Swartz v. Industrial Commission

JUSTICE HOLDRIDGE,

dissenting:

I respectfully dissent from the majority’s disposition. The Commission’s written order reads:

“[I]n Sisbro, Inc. v. Ind. Comm. (2003), 207 Ill. 2d 193[,] 797 N.E.2d 665[,] 278 Ill. Dec. 70, the Court, citing Board of Trustees of the University of Illinois v. Ind. Comm. (1969), 44 Ill. 2d 207, 254 N.E.2d 522, approved of the principle that where the medical evidence establishes that a physical condition is so degenerated that any simple and normal activity would have caused the injury at issue, then such injury does not arise from a risk incidental to the employment.”
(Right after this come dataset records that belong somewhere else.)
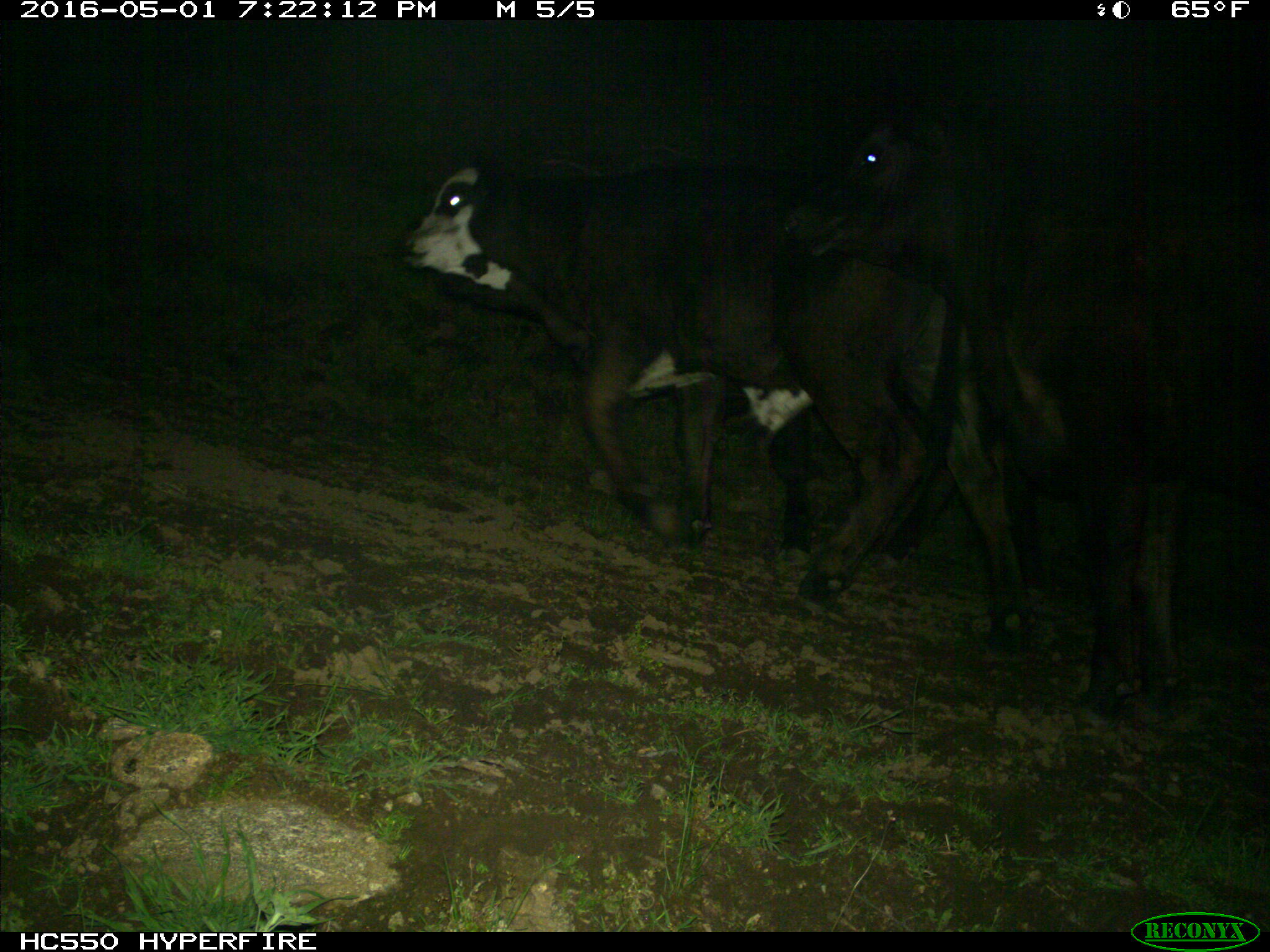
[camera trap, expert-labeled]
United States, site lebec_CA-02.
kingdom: Animalia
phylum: Chordata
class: Mammalia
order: Artiodactyla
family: Bovidae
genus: Bos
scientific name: Bos taurus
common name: domestic cow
However, in Sisbro the supreme court never cited Board of Trustees, and it did not approve the so-called “normal daily activity exception.” Indeed the court declared that the “exception” will not defeat a claim if causation otherwise exists. For causation to otherwise exist, the employee’s work need only be a causative factor in the resulting condition of ill-being. Sisbro, 207 Ill. 2d at 205.
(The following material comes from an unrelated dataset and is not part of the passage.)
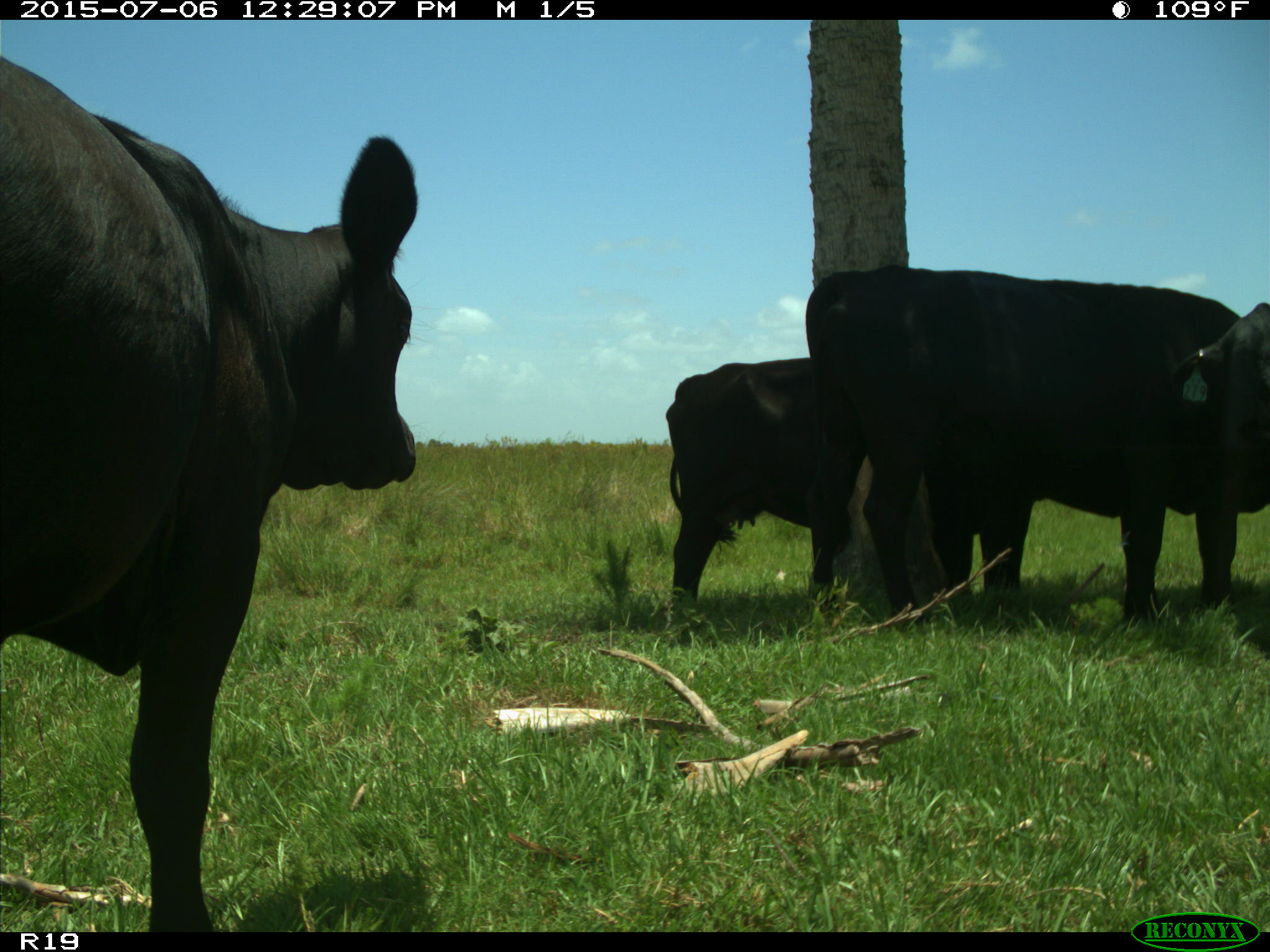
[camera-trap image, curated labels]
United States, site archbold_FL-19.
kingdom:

In the crux of its order, the Commission continued: “If there was stress associated with the decedent’s driving, the Commission finds it was legally insufficient to warrant compensation.” The Commission then explained its finding: “Combining Petitioner’s advanced cardiac disease with the minimal stress described by Dr. Kamalesh indicates that if such stress was a cause that Petitioner’s heart disease was so advanced that any exertion was an overexertion.” (Emphasis added.) This language reflects the standard that was overturned by the supreme court in Sisbro. Thus, I believe the Commission erred as a matter of law. I would reverse and remand to the Commission for reconsideration of Swartz’s claim under proper legal principles.

GOLDENHERSH, J., joins this dissent.